PS 49-24 - Reassembly of soil fungal communities under reforestation and deer exclusion

Thursday, August 10, 2017
Exhibit Hall, Oregon Convention Center
Shinichi Tatsumi, Department of Biological Sciences, University of Toronto at Scarborough, Toronto, ON, Canada, Shunsuke Matsuoka, Graduate School of Simulation Studies, University of Hyogo, Saori Fujii, Department of Ecological Science, VU University Amsterdam, Kobayashi Makoto, Field Science Center for Northern Biosphere, Hokkaido University, Takashi Osono, Department of Environmental Systems Science, Doshisha University, Forest Isbell, Ecology, Evolution, and Behavior, University of Minnesota, Saint Paul, MN and Akira S. Mori, Yokohama National University, Yokohama, Japan
Background/Question/Methods

Soil fungi play crucial roles in decomposition and plant nutrient uptake, which are important ecosystem processes in restoring biodiversity. Understanding how soil fungal communities reassemble on degraded lands could help us enhance systems to reach restoration targets. Here we studied fungal community structures in a restoration area in cool-temperate forests of northern Japan. Our study used a two-way factorial design with eight treatment combinations: vegetation types (grassland, larch plantation, mixed plantation, and natural forest) × deer fence (exclosure and control). Larches and mixtures of conifers and broadleaves were planted a few decades ago to restore former arable lands. Grasslands were sites where such reforestation practices have failed (i.e. grassland = negative control, natural forest = positive control). Deer fences were built more than a decade ago to enhance the recovery of forest floor vegetation and tree regeneration. We measured fungal community structures by means of DNA metabarcoding in nine plots within each treatment combination (total n=72). Differences in diversity (alpha, beta, and gamma) and species composition among treatments were analyzed.

Results/Conclusions

Mean alpha diversity (fungal OTU richness in each plot) was lower in natural forests than in the other three vegetation types.
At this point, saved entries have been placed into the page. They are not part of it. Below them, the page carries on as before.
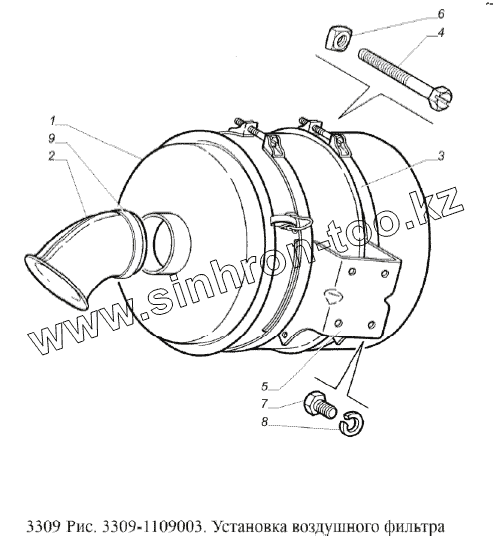 6
4
1
9
2
3
www.sinhron-too.kz
5
7
8

3309 Рис. 3309-1109003. Установка воздушного фильтра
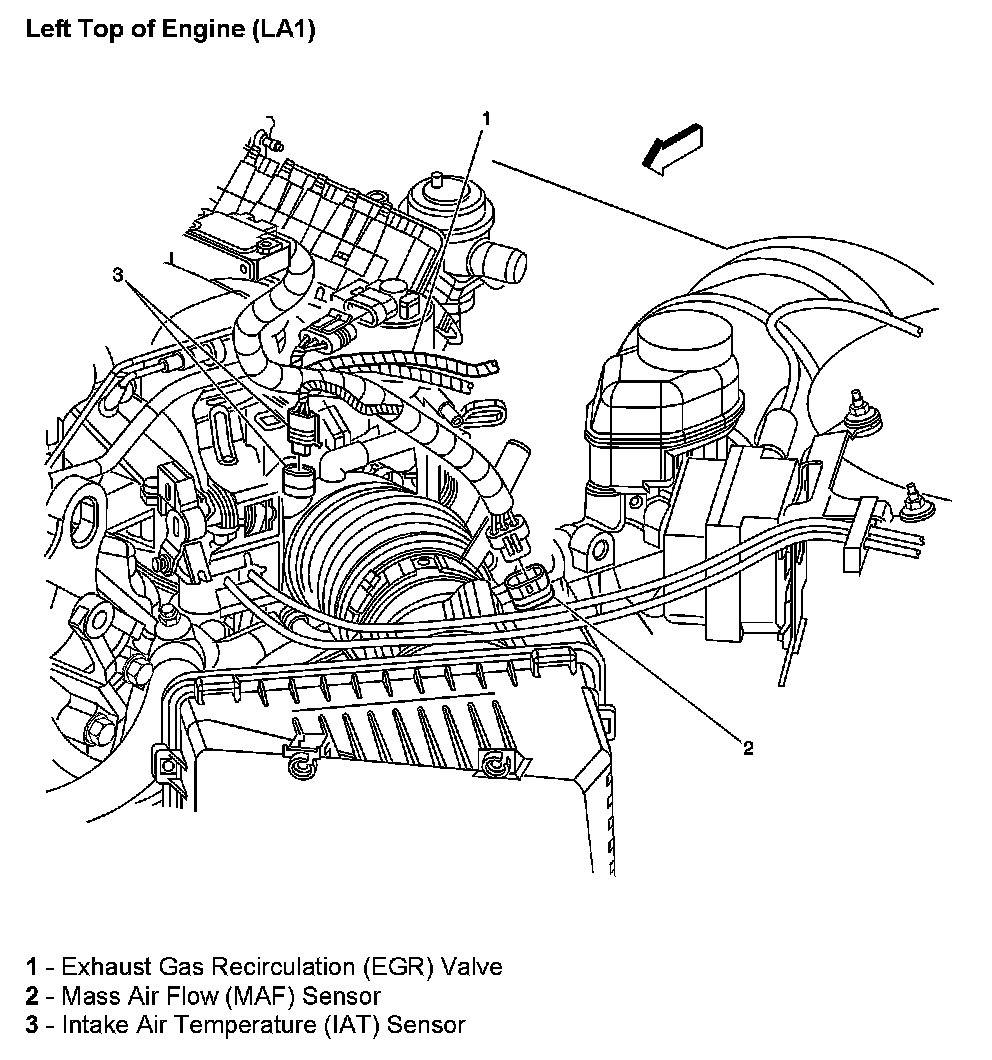 Left Top of Engine (LA1)

1

3

2

1 - Exhaust Gas Recirculation (EGR) Valve
2 - Mass Air Flow (MAF) Sensor
3 - Intake Air Temperature (IAT) Sensor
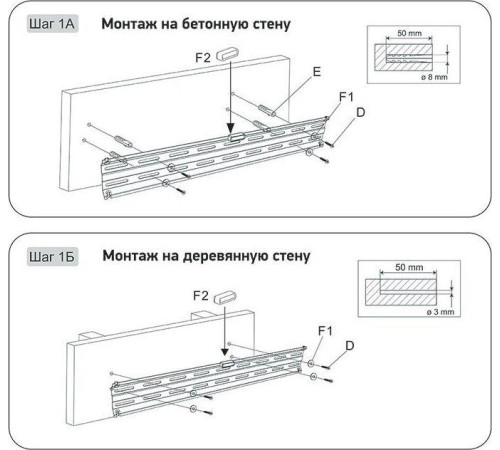 Шаг 1А

Монтаж на бетонную стену

50 mm

ø 8 mm

F2

E

F1

D

Шаг 1Б

Монтаж на деревянную стену

50 mm

ø 3 mm

F2

F1

D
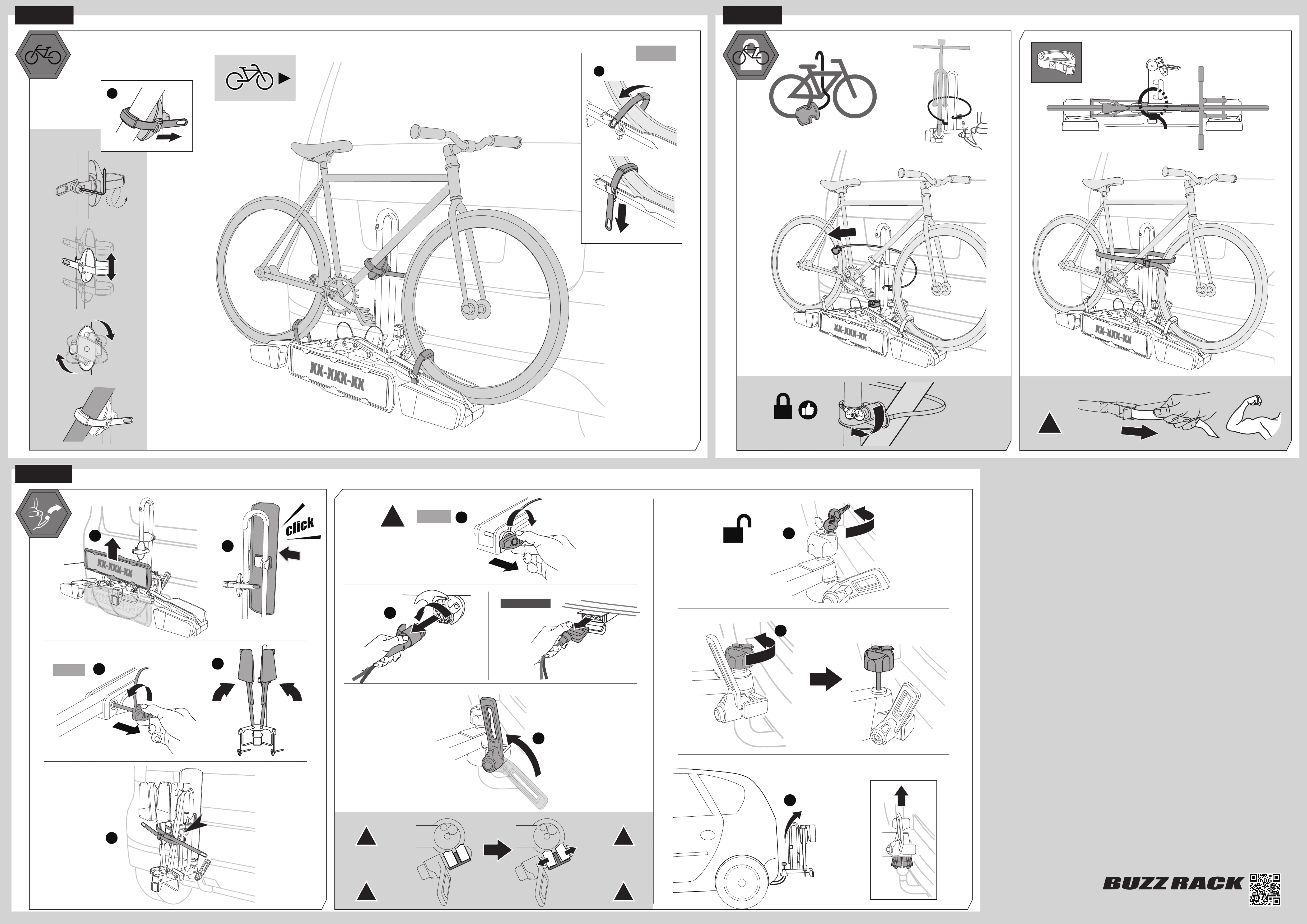 XX-XXX-XX

XX-XXX-XX

XX-XXX-XX

XX-XXX-XX

click

BUZZ RACK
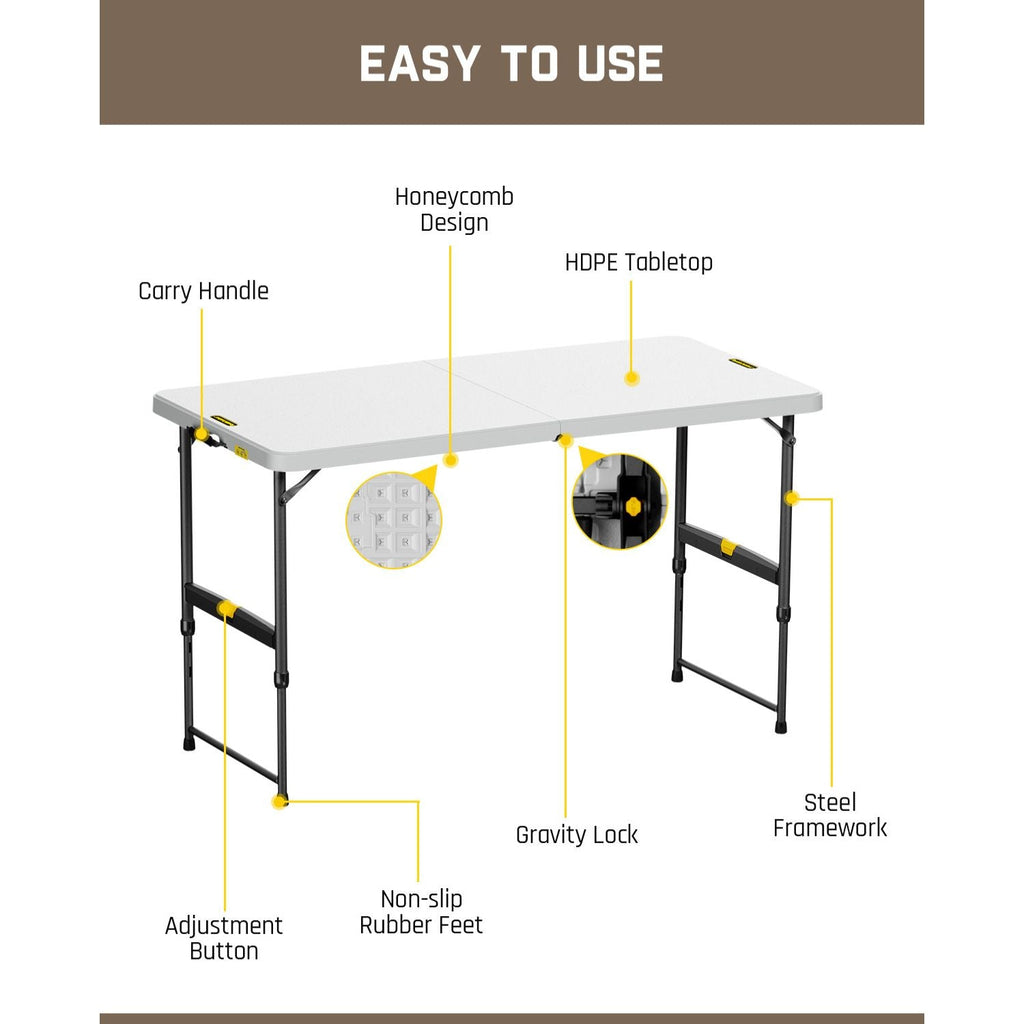 EASY TO USE

Honeycomb Design

HDPE Tabletop

Carry Handle

Steel Framework

Gravity Lock

Non-slip Rubber Feet

Adjustment Button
There were no significant differences among the rest of the vegetation types, nor between the inside and outside of the deer fences. Gamma diversity (total fungal OTU richness in each treatment) was also lower in natural forests than in other vegetation types. Deer fences again had no influence. Two-way PERMANOVA revealed that vegetation types, but not deer fences, had significant effects on fungal community composition. Guild-level analyses showed that coprophilous fungi occurred frequently in grasslands and outside deer fences, which is attributable to the fact that deer spend a long time in grasslands (especially during winter) and are present only outside the fences. Beta diversity (among-treatment difference in the size of within-treatment community dissimilarity) was significantly higher in natural forests than in other vegetation types. Overall, despite relatively long and intensive restoration practices being conducted in our study area, fungal diversity in afforested sites (larch and mixed plantations) were more similar to that in grasslands than natural forests, and deer fences had limited influence. Further progress in restoration schemes as well as conservation of natural forests are needed.